Resistor doesn’t make a difference connected across a supernode, why

circuit analysiskirchhoffs-laws

I'm using KCL to analyse the circuit that has a voltage source between two non-reference nodes connected in parallel with resistor R3.

I'm regarding the voltage source and the resistor as a supernode. To solve the circuit I need the constraint equation that can be obtained by applying KVL to the supernode.

Why isn't the resistor R3 important in this case, when connected across a supernode?


simulate this circuit – Schematic created using CircuitLab

Best Answer

This is so because the voltage source is ideal, and therefore, deliver a constant voltage, regardless of current requested.

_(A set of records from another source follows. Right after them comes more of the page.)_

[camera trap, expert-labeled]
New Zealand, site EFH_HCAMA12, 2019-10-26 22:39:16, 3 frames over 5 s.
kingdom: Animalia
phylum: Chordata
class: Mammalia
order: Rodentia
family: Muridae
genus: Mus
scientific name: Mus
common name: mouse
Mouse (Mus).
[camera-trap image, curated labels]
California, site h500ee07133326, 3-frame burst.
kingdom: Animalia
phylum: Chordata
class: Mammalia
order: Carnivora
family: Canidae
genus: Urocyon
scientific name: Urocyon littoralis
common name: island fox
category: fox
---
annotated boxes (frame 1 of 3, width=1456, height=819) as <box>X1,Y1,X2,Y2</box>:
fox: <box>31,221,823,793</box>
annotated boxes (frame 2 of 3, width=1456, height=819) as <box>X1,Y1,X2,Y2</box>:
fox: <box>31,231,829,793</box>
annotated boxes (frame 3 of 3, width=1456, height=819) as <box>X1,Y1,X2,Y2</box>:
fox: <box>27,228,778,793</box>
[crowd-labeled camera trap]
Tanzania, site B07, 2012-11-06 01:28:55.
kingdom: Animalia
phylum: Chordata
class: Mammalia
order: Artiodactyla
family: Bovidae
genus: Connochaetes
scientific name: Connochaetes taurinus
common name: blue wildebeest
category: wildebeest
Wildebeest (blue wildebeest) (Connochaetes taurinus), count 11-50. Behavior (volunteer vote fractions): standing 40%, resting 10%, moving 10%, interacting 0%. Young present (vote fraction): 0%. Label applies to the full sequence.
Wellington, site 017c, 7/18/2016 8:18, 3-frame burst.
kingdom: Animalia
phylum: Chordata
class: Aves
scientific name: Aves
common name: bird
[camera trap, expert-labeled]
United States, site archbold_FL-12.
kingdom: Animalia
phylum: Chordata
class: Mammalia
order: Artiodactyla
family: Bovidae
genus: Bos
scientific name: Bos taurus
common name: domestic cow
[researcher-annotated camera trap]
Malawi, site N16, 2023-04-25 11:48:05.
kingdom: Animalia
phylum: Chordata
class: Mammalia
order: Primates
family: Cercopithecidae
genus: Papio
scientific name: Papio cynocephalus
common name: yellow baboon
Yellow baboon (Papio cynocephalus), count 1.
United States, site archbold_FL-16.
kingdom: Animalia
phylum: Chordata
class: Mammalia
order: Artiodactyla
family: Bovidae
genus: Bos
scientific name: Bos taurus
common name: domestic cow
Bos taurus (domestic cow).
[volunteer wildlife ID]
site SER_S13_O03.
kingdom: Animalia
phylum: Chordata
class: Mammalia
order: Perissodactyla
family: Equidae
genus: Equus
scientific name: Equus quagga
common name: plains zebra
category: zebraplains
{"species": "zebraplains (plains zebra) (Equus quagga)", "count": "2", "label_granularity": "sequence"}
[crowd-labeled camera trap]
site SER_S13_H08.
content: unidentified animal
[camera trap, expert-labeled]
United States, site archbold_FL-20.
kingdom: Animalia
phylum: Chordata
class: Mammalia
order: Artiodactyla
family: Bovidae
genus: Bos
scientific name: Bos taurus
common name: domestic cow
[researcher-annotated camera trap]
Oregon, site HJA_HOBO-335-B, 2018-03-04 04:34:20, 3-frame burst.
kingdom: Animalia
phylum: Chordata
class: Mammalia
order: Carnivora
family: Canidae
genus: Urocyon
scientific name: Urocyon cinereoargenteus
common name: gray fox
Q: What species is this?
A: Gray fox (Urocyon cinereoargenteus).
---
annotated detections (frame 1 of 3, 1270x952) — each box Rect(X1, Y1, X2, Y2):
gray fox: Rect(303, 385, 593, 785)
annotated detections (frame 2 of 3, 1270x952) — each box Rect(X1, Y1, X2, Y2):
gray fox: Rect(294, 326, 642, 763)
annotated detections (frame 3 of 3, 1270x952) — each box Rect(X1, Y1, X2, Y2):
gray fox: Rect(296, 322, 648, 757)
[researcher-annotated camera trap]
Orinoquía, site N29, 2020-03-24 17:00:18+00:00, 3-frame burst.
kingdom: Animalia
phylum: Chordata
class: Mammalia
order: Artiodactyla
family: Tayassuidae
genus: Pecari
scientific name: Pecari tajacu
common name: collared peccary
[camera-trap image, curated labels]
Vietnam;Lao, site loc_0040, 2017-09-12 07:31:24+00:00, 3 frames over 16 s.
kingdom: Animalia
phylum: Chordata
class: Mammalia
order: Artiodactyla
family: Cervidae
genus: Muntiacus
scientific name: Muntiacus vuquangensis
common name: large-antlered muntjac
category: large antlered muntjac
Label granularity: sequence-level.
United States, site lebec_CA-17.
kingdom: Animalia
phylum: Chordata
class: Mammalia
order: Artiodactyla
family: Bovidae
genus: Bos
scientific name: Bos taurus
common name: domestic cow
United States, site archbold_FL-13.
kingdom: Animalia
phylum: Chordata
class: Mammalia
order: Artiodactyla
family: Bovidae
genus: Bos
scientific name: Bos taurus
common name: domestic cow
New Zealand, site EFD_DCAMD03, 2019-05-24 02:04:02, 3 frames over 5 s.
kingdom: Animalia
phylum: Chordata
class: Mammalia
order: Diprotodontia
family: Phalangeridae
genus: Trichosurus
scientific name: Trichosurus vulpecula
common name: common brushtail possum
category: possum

The effect of adding a resistor in parallel to the voltage source, is to ask more current, which does not affect the source voltage.

For example, consider this simple circuit:


simulate this circuit – Schematic created using CircuitLab

Does it depend on the current through \$R_4\$, the value of \$R_1\$? Of course not. Moreover, one can remove the resistor \$R_1\$ and the current circuit by \$R_4\$ be the same. \$R_1\$ does affect the amount of current that requests the V1 source, but as this source is ideal, the voltage applied to the set \$R_2\$, \$R_3\$ and \$R_4\$ is unchanged.

Another way to look at it is considering that the voltage source is an element that imposes the voltage between two nodes, regardless of other elements (passive element) are connected between the two nodes. That's why, for example, you can not connect two voltage sources in parallel, since a singularity is generated.